*** Opening of Passage shown ***

AI’s Woke Agenda: Women Call Out Big Tech

Person holding virtual icons related to artificial intelligence

Just when you thought AI couldn’t get any more controversial, a national study now shows women are far more wary of artificial intelligence than men, spurring a wave of skepticism that’s shining a harsh light on the tech industry’s persistent blind spots and the woke agenda’s obsession with “equity” over common sense.

At a Glance

  • Women in the U.S. are significantly more skeptical than men about artificial intelligence, citing bias and fairness concerns.
  • National study finds women trust AI less in key areas like hiring and workplace decision-making.
  • Decades of underrepresentation and high-profile scandals have fueled women’s distrust of AI systems.
  • Calls for greater transparency and diversity in AI design are louder than ever as the industry faces mounting scrutiny.

National Study Reveals Deep Gender Divide in AI Trust

Researchers from Georgetown University, Boston University, and the University of Vermont have released a bombshell study showing that women are considerably more skeptical of artificial intelligence than their male counterparts. The findings, published in 2025, confirm what many conservatives have suspected for years: the tech world’s obsession with “progress” has left common sense, fairness, and the average American woman in the dust. When AI systems are allowed to make high-stakes decisions, such as who gets hired or promoted, women are more likely to see the risks and speak out about them. This skepticism isn’t coming out of nowhere—it’s rooted in decades of underrepresentation, repeated examples of bias, and tech companies that seem more interested in virtue signaling than in building reliable, trustworthy systems.

The study found that women are particularly uneasy about AI being used for workplace decisions, including hiring and performance reviews. The concern? AI systems are often trained on historical data that doesn’t reflect the real world—especially when it comes to women’s experiences. In other words, when you feed a machine “woke” data, you get “woke” results: more bias, more unfairness, and more reasons for the average American to distrust the system. Researchers also reported that women are more likely to comply with workplace bans on AI tools, but when the rules allow it, both men and women use AI at similar rates. The difference is, women keep asking tough questions about how these tools are built and who they benefit.

*** Close of Passage shown ***

▶ _Your task_
Carry on the article about women's distrust of AI, picking up after its final sentence. The lines that come next have nothing to do with the article on women's distrust of AI.

*** Opening of Stored data ***

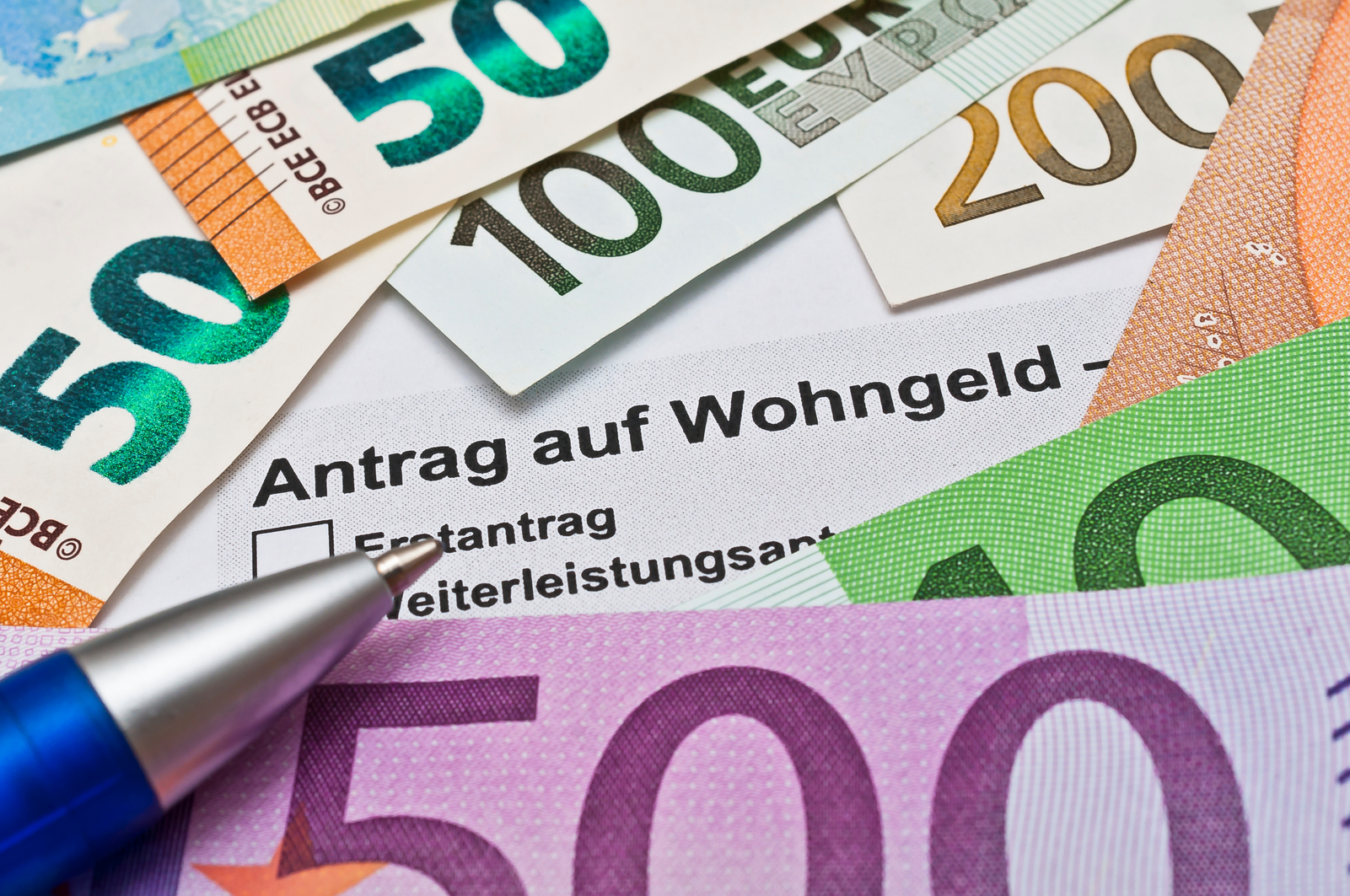 Foto von Geldscheinen und Kugelschreiber mit Antrag auf Wohngeld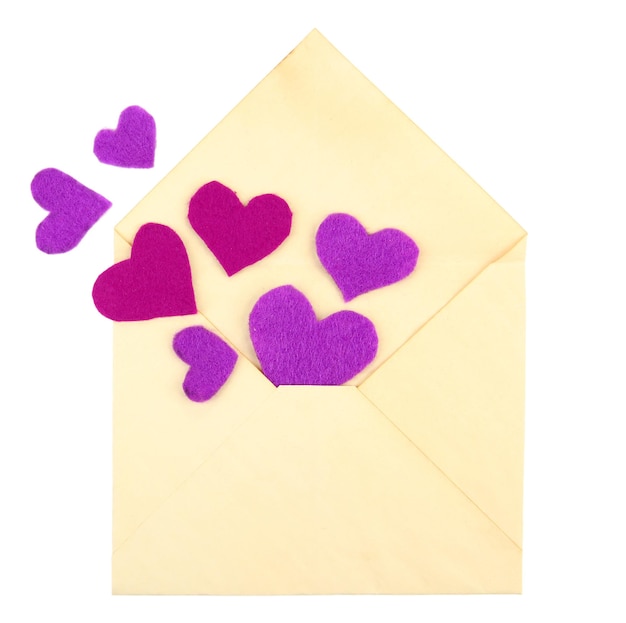 Beautiful old envelope with decorative hearts, isolated on white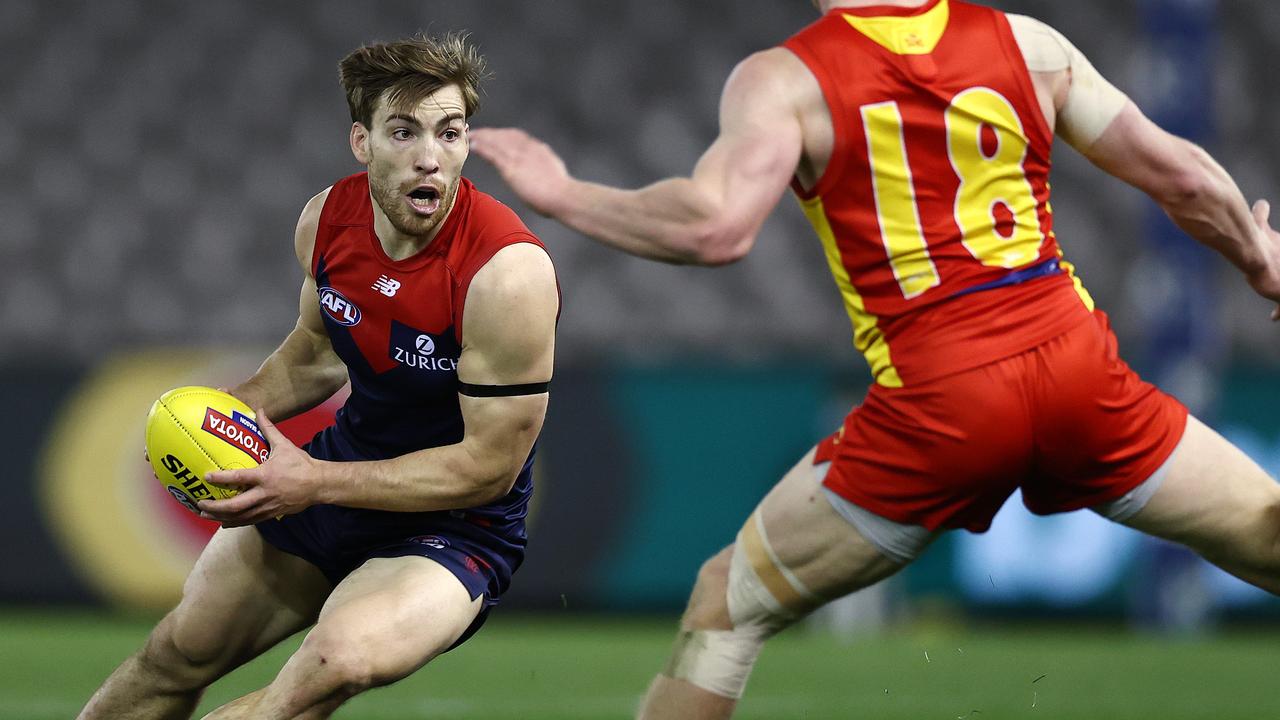 AFL Round 20. Gold Coast Suns v Melbourne at Marvel Stadium, Melbourne. 01/08/2021. Jack Viney of the Demons tries to avoid Matthew Rowell of the Suns . Pic: Michael Klein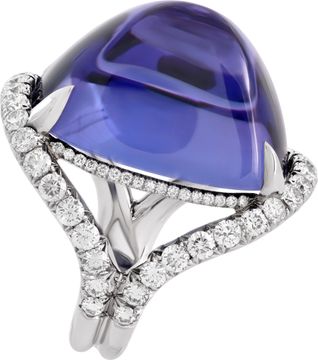 AGL Certified Tanzanite and diamond ring in 18k white gold. 48.32 carat sugarloaf cabochon cut tanzanite and 2.47 carats in diamonds (E-F color, VS clarity).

*** Close of Stored data ***

▶ _Answer to the exercise_
Decades of Bias and High-Profile Scandals Fuel Distrust

AI’s trust problem didn’t spring up overnight. For years, the tech industry has been a closed club, dominated by men and riddled with scandals that highlight just how little regard they’ve had for fairness—or for the Constitution, for that matter. Back in 2018, MIT researchers exposed that commercial facial-recognition systems worked far less accurately for women and people with darker skin. Then came the 2020 firing of Timnit Gebru and Margaret Mitchell, two leading women in AI ethics, after they dared to challenge the lack of transparency and the avalanche of bias in Google’s large language models. Each incident has chipped away at public trust, especially among women, who see exactly how quickly the left’s “diversity” talking points vanish when it threatens Big Tech’s bottom line.

Across the country, efforts are underway to drag the tech industry—kicking and screaming—into an era of real accountability. Cities like Boston are now working to make data collection and public digital services more gender inclusive. But let’s be honest: these efforts are often bogged down by the same kind of bureaucratic nonsense and virtue signaling that created the problem in the first place. Until there are real consequences for companies that build biased systems, women’s skepticism is here to stay.

Calls for Transparency and Accountability Intensify

With AI invading every corner of our lives—from job applications to government benefits—women’s voices are finally starting to cut through the noise. The authors of the 2025 study are calling for clearer policies and greater diversity among AI system designers. Translated: stop letting the same Silicon Valley insiders make all the decisions, and start listening to the people who are actually affected by these technologies. The stakes are high—not just for women, but for anyone who cares about the basic principles of fairness, transparency, and good old-fashioned American common sense.

The fallout goes far beyond tech. If AI systems keep perpetuating bias, the result is less trust in our institutions, more social division, and yet another reason for Americans to roll their eyes at the endless parade of “expert” panels and think tank reports. Regulators are under pressure to step in, and the industry may soon face tough new rules that force greater transparency and inclusivity. But let’s not kid ourselves: as long as the tech elite keep putting ideology over results, women—and plenty of men—will keep their guard up.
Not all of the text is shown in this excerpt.